Objective 2: Pose Estimation

This class of methods focuses on how to improve pose estimation in VSLAM methods using various algorithms.

1) Using Line/Point Data

In this regard, Zhou et al. suggested using structural line segments as useful features to determine camera poses. Structural lines are associated with dominant directions and encode global directional information, thus improving predicted trajectories. The method is named StructSLAM, a 6-DoF VSLAM technique capable of operating under low-feature and featureless conditions.

Point and Line SLAM (PL-SLAM) is a VSLAM system based on ORB-SLAM, optimized for non-dynamic low-texture scenes, proposed by Pumarola et al. This system simultaneously fuses line and point features to improve pose estimation and assist in operating under low feature points. The authors tested PL-SLAM on generated datasets and TUM RGB-D. The drawbacks of their method include computational costs and the necessity to utilize other geometric primitives (e.g., planes) to achieve more robust accuracy.

Gomez-Ojeda et al. introduced PL-SLAM (distinct from the similarly named framework by Pumarola et al.), an indirect VSLAM technique using points and lines in stereo visual cameras to reconstruct unseen maps. They merge segments obtained from points and lines across all VSLAM modules with visual information acquired from consecutive frames in their method. Using ORB and line segment detection algorithms (LSD), PL-SLAM retrieves and tracks points and line segments in subsequent stereo frames. The authors tested PL-SLAM on the EuRoC and KITTI datasets, potentially outperforming the stereo version of ORB-SLAM 2.0 in performance. One of the main drawbacks of PL-SLAM is the computational time required by the feature tracking module and the need to consider all structural lines to extract information about the environment. Other related algorithms can be referenced in the papers.

2) Using Additional Features

[74] proposed Dual Quaternion Visual SLAM (DQV-SLAM), a framework for stereo visual cameras that utilizes extensive Bayesian frameworks for 6-DoF pose estimation. To prevent the linearization of nonlinear spatial transformation groups, their method employs progressive Bayesian updates. For the point cloud and optical flow of the map, DQV-SLAM uses ORB features to achieve reliable data association in dynamic environments. The method can yield reliable predictions on the KITTI and EuRoC datasets. However, it lacks a probabilistic interpretation of pose random modeling and has high computational demands for sampling-based filtering. Other related algorithms can be referenced in the papers.
———
SET EXERCISE:
Transcribe the pose estimation passage, starting at "Objective 2: Pose" and ending at "and featureless conditions.".

PROVIDED DATA:
———
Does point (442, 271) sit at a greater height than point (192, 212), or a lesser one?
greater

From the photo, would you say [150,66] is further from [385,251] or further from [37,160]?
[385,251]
———
OUTPUT OF THE TASK:
Objective 2: Pose Estimation

This class of methods focuses on how to improve pose estimation in VSLAM methods using various algorithms.

1) Using Line/Point Data

In this regard, Zhou et al. suggested using structural line segments as useful features to determine camera poses. Structural lines are associated with dominant directions and encode global directional information, thus improving predicted trajectories. The method is named StructSLAM, a 6-DoF VSLAM technique capable of operating under low-feature and featureless conditions.